----- Extract provided

As for Synchronous vs Asynchronous, as the terms would indicate, it's all
about time. In particular, it's about the time that data written to disk
is "committed". In Synchronous Data Mirroring, the write acknowledgement
isn't returned to the requesting server until the data has been written to
both storage arrays. This is akin to "RAID-1": the two mirror halves stay
in "lockstep" you know that at any moment you have two identical copies
of the data on two devices.
Because the acknowledgement isn't returned until both storage devices have
a copy of the write, this implies that the bandwidth of the channels used for
the writes needs to be sufficient so as not to cause undue latency which would
affect the responsiveness of the production servers.
As this latency directly affects the performance, Synchronous Data Mirroring
is often not a viable solution for DR where distance and limited bandwidth
would cause roundtrip latency to go way up. In such cases, Async
Replication is the method of choice.
While not a hard and fast rule, most people associate Synchronous Mirroring
with Business Continuity, whereas Asynch Mirroring is typically associated with
Asynchronous Mirroring An Overview
In Asynchronous Mirroring, we still have the concept of mirror halves, but
for the purpose of clarity we will refer to them as a "source" volume and a
"destination" or "replicated" volume. The source volume is the local production
volume a host (such as your SQL server) writes to and reads from. Some agent
then copies any of the writes over to the destination volume at the distant
DR or remote site.
The agent is almost always software, implemented either on the host itself,
on a SAN-based or DAS-based Storage Array, or on an intermediary engine, perhaps
a Storage Virtualization platform.
If the agent is running on the host itself or on a file server (a.k.a. "NAS"

----------
----- Supplied material

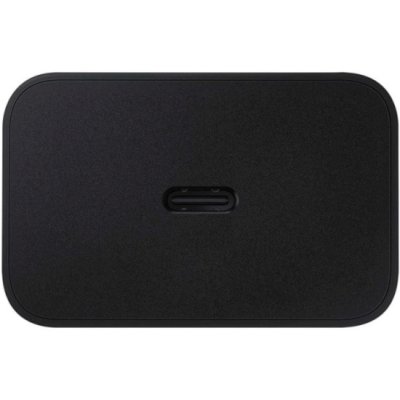 сетевое зарядное устройство Samsung EP-T4510XBEGEU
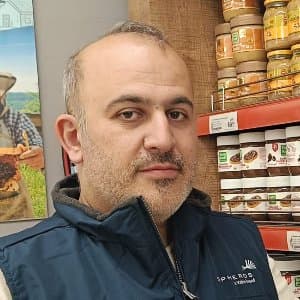 Selçuk M. profil fotoğrafı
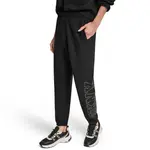 Джоггеры DKNY Rhstn Leg, черный - фото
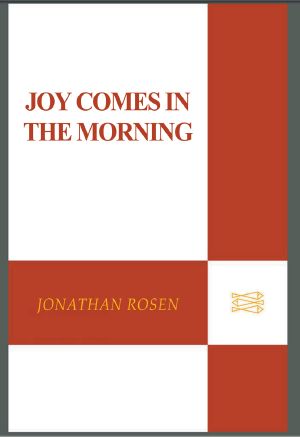 Joy Comes in the Morning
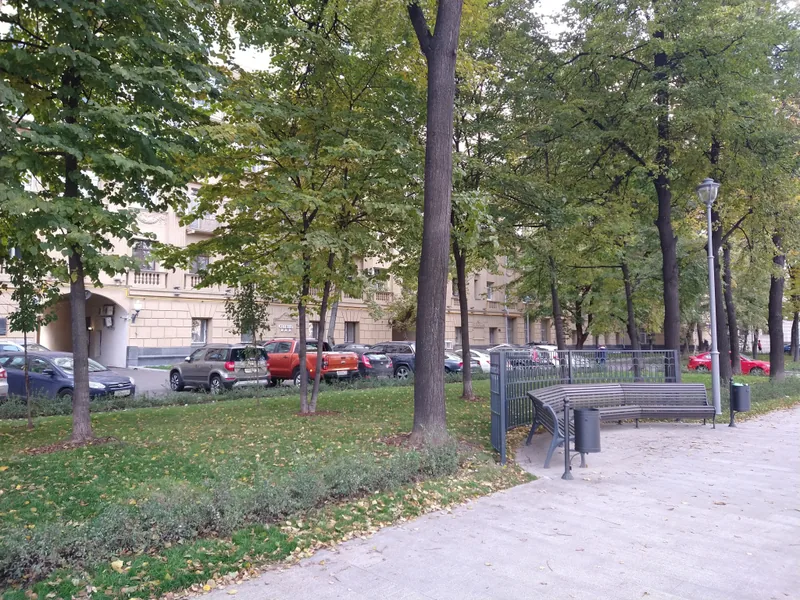 Другие фото отеля «Мост»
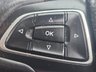 USED 2018 18 FORD FOCUS 1.0T EcoBoost Zetec Edition Hatchback 5dr Petrol Auto Euro 6 (s/s) (125 ps) Recent cambelt kit and service, Automatic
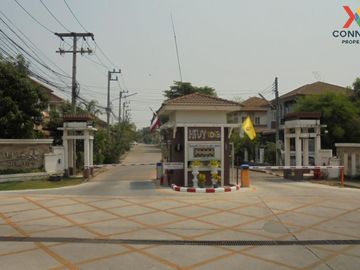 FOR SELL townhouse Baan Pruksa 9 MRT-Phasi Charoen CX-107444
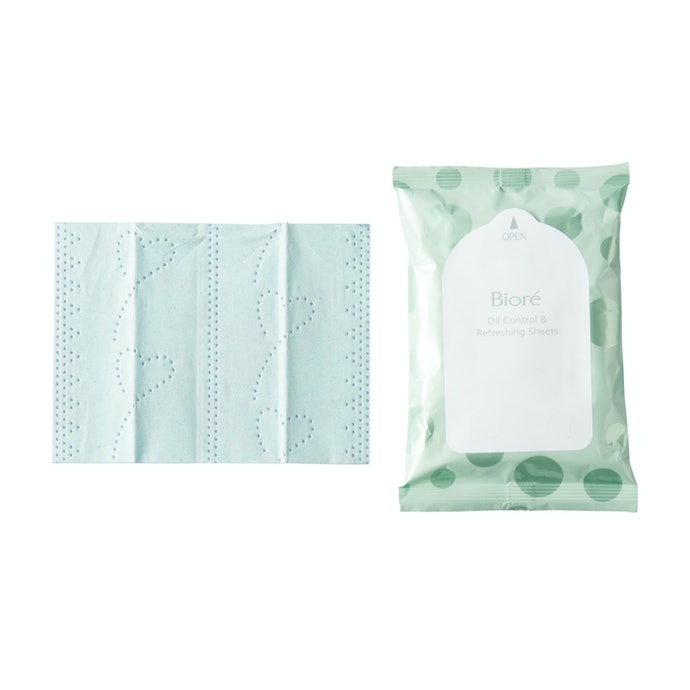 ビオレ メイクしたまま さっぱりシート（無香料）を他商品と比較！口コミや評判を実際に使ってレビューしました！ mybest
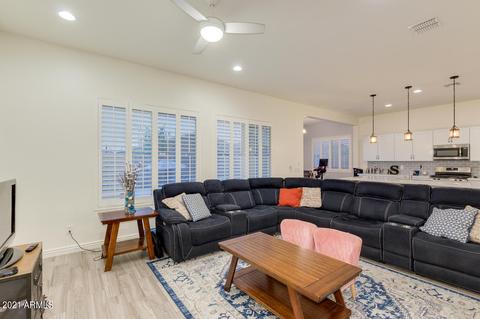 2726 E La Costa Dr, Gilbert, AZ 85298 photo 6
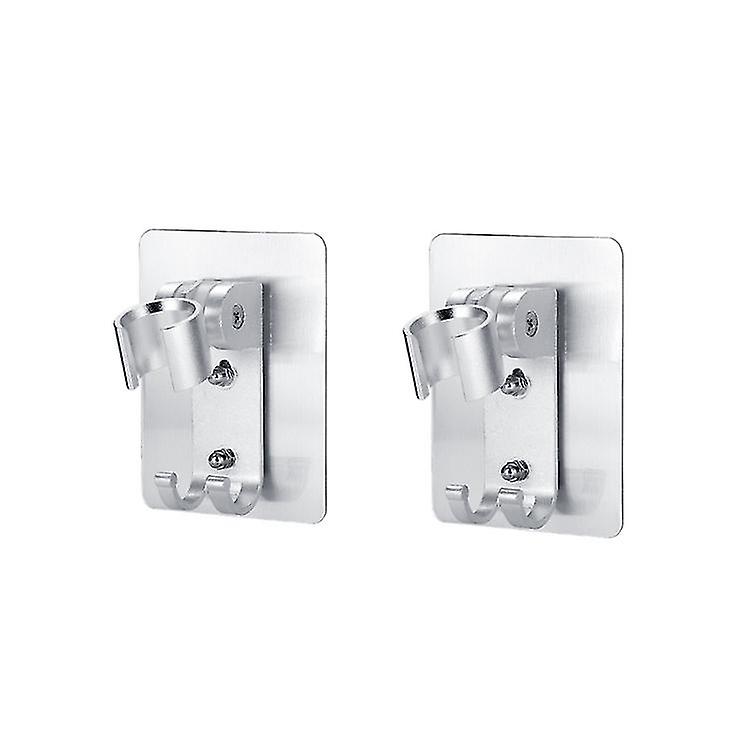 2 shower trays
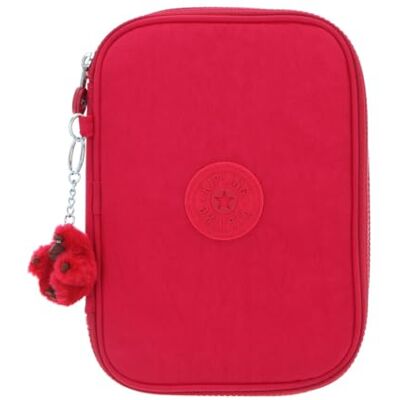 Kipling Hoes/etui voor 100 pennen, 21 x 5 x 15 cm, One size, Pennenetui Kipling Hoes/etui voor 100 pennen, 21 x 5 x 15 cm, One size, Pennenetui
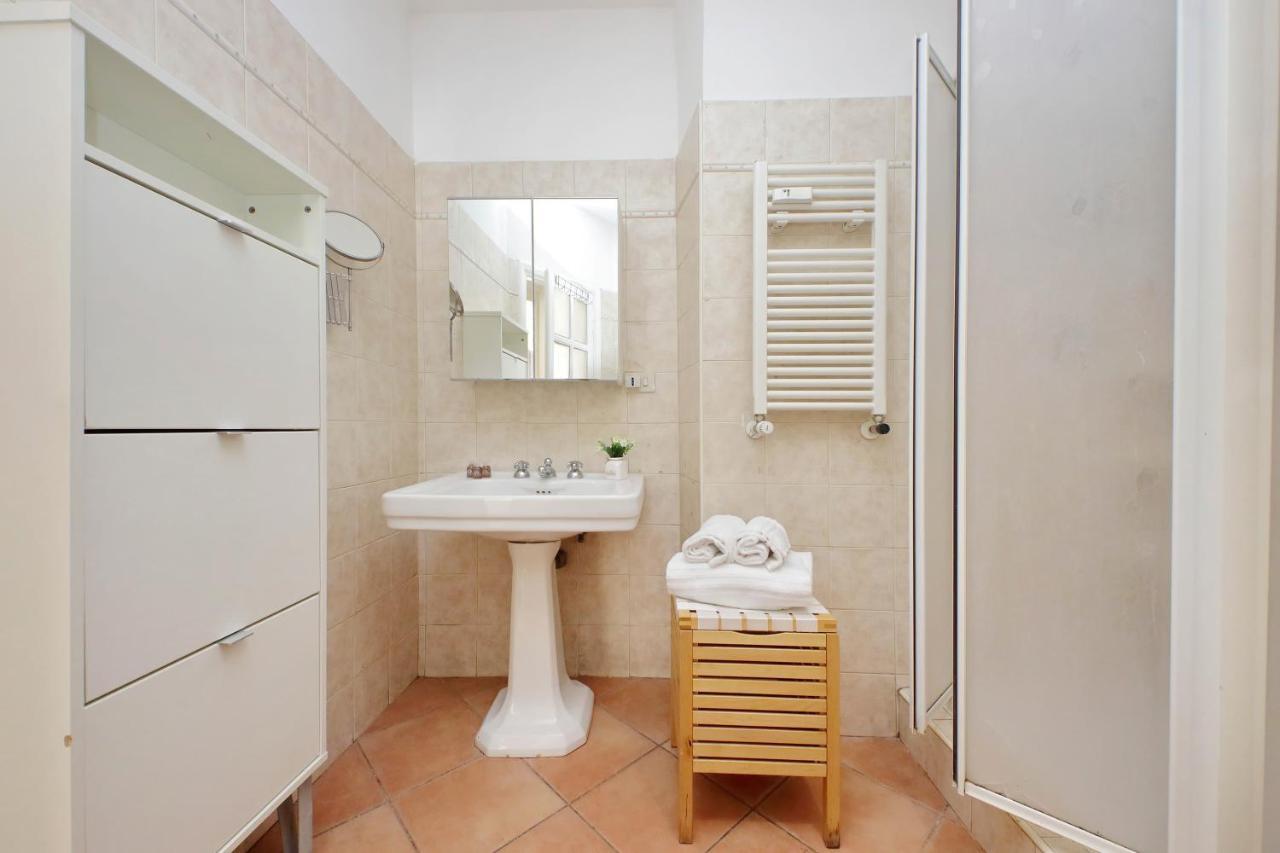4Bnb - Quiriti Delightful Apartment Roma Eksteriør bilde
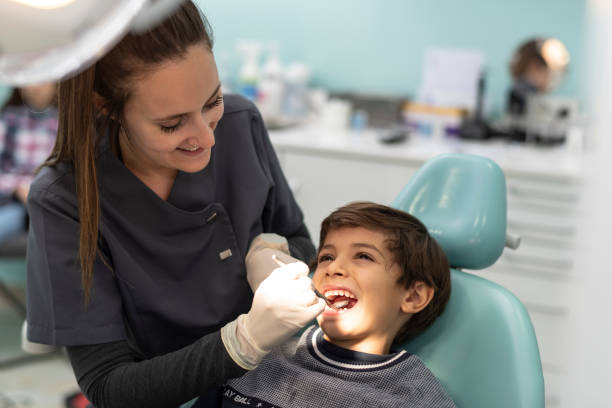 Best Emergency Broken Tooth Repair in Trinity, TX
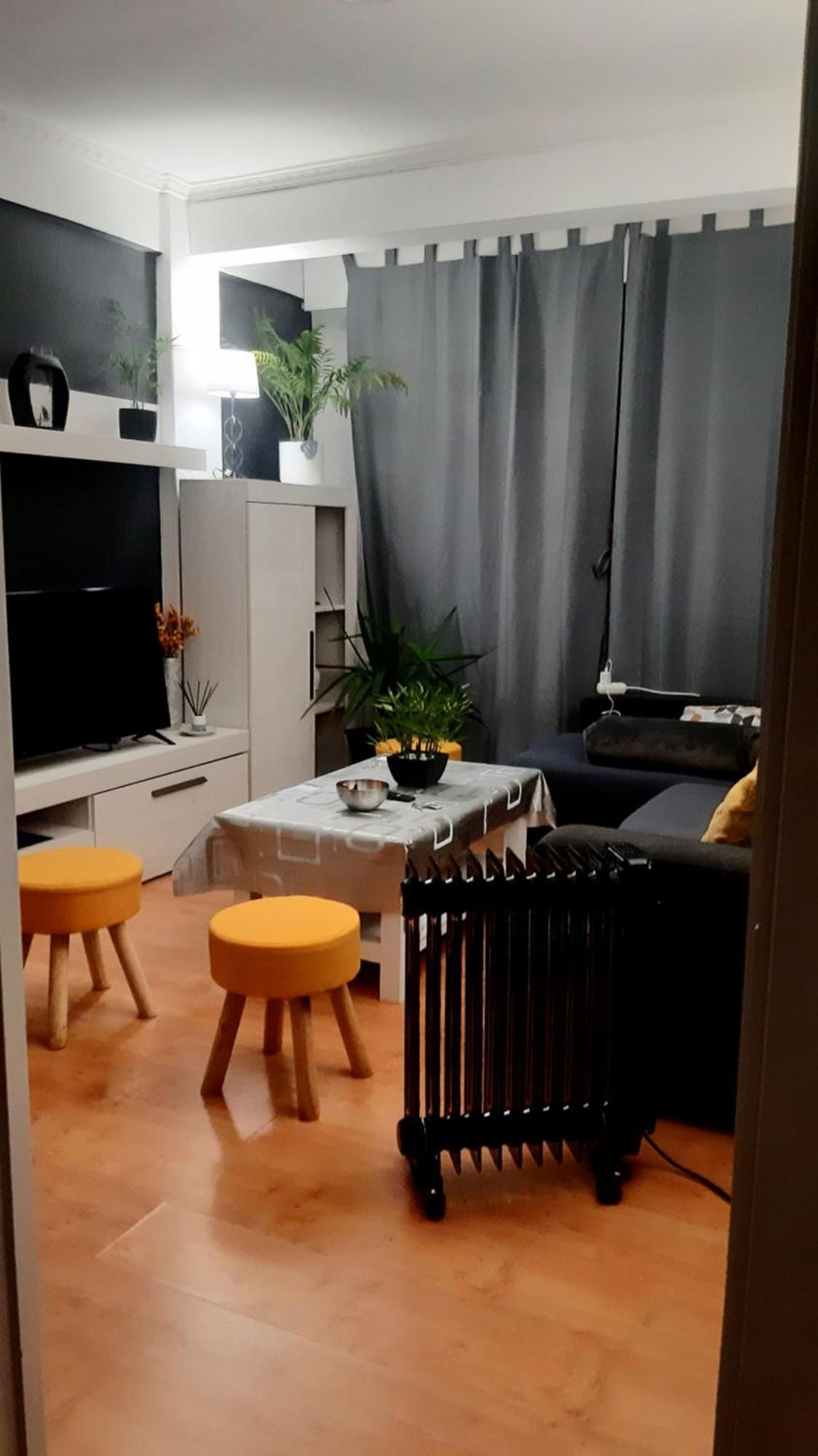 Apartamento Familiar Vigo Exterior photo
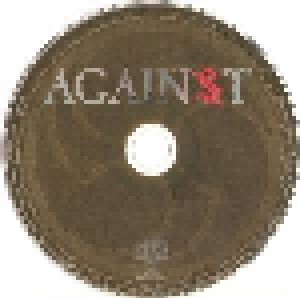 Sepultura: Against (CD) - Bild 5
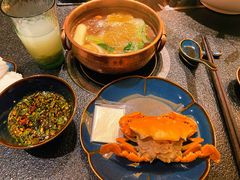 -荣记火锅(青悦城店)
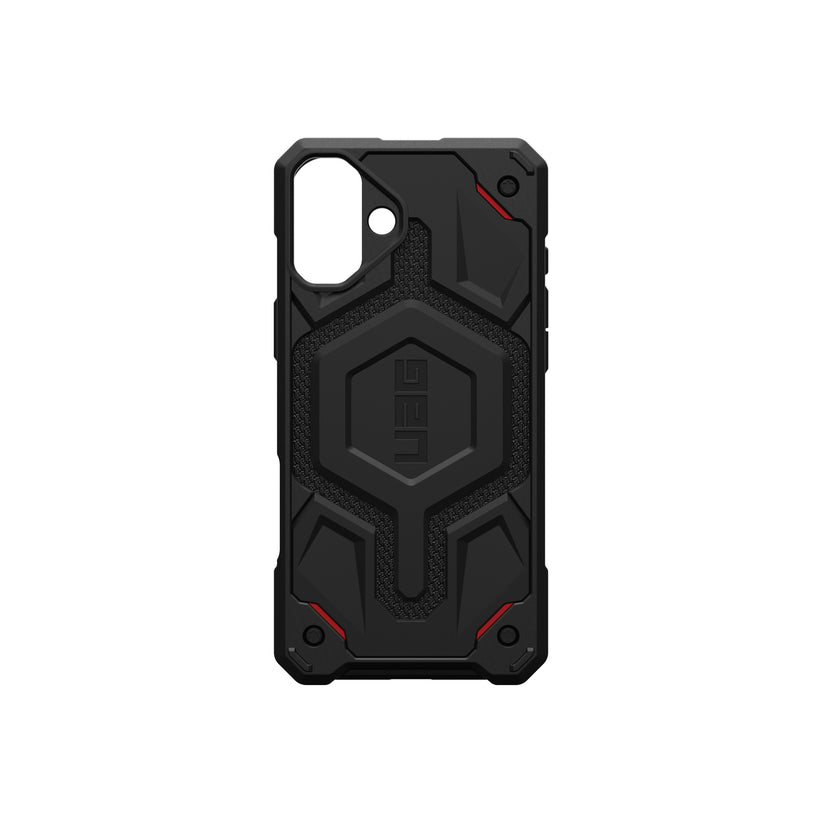 UAG Monarch Pro ovitek za iPhone 16 Plus z MagSafe - iSTYLE SI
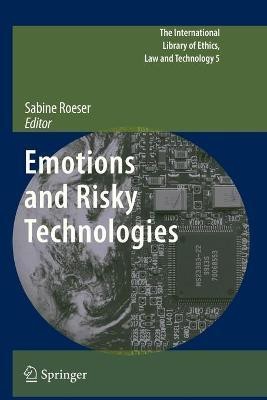 Emotions and Risky Technologies(English, Paperback, unknown)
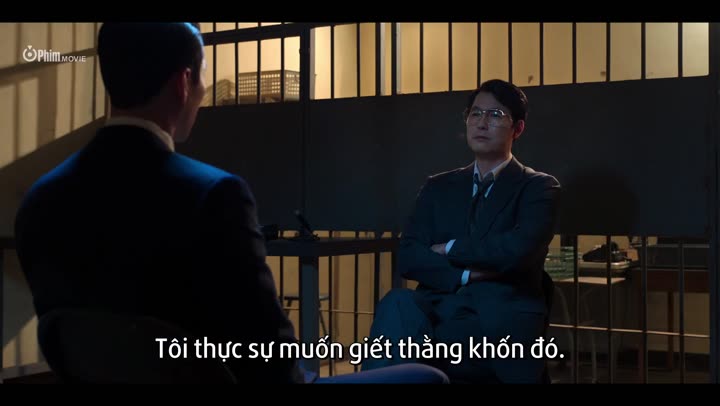 Hình ảnh tập 6 Made in Korea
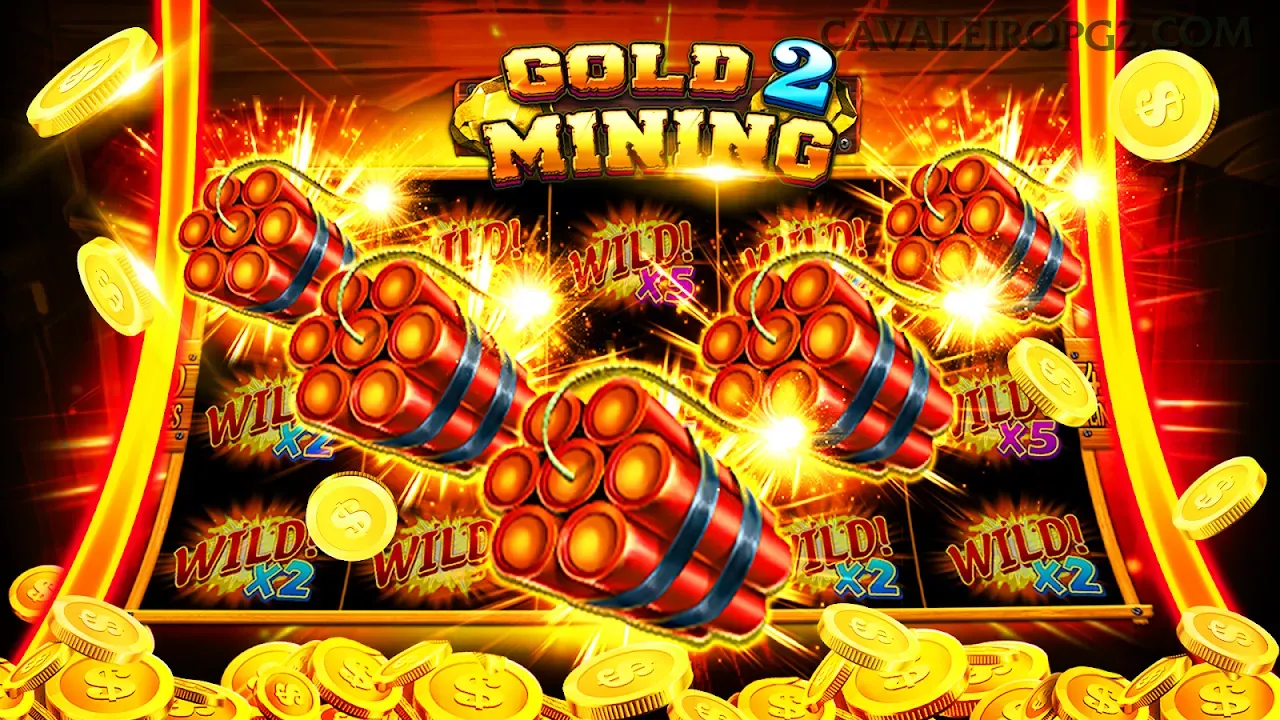 Catálogo de slots
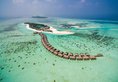 Cocoon Maldives в Атолл Лавияни Мальдивы ✅. Забронировать номер онлайн по выгодной цене в Cocoon Maldives. Трансфер из аэропорта.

----------

### Complete the following
1. Answer these questions about the passage on synchronous and asynchronous mirroring:
(a) In Synchronous Data Mirroring, when is the write acknowledgement sent back to the requesting server?
(b) Which method is named as the method of choice when distance and limited bandwidth would drive roundtrip latency up?
(c) Where can the agent that copies writes to the destination volume be implemented?
2. Summarize the passage on synchronous and asynchronous mirroring in two sentences.

### Responses in order
1.
(a) It is returned only after the data has been written to both storage arrays.
(b) Async Replication.
(c) On the host itself, on a SAN-based or DAS-based storage array, or on an intermediary engine, perhaps a Storage Virtualization platform.

2. Synchronous Data Mirroring returns the write acknowledgement only after the data is on both storage arrays, keeping two identical copies much like RAID-1. Its latency often rules it out for DR over distance and limited bandwidth, where asynchronous replication is preferred, with an agent (almost always software) copying writes from the local source volume to a destination volume at the remote site.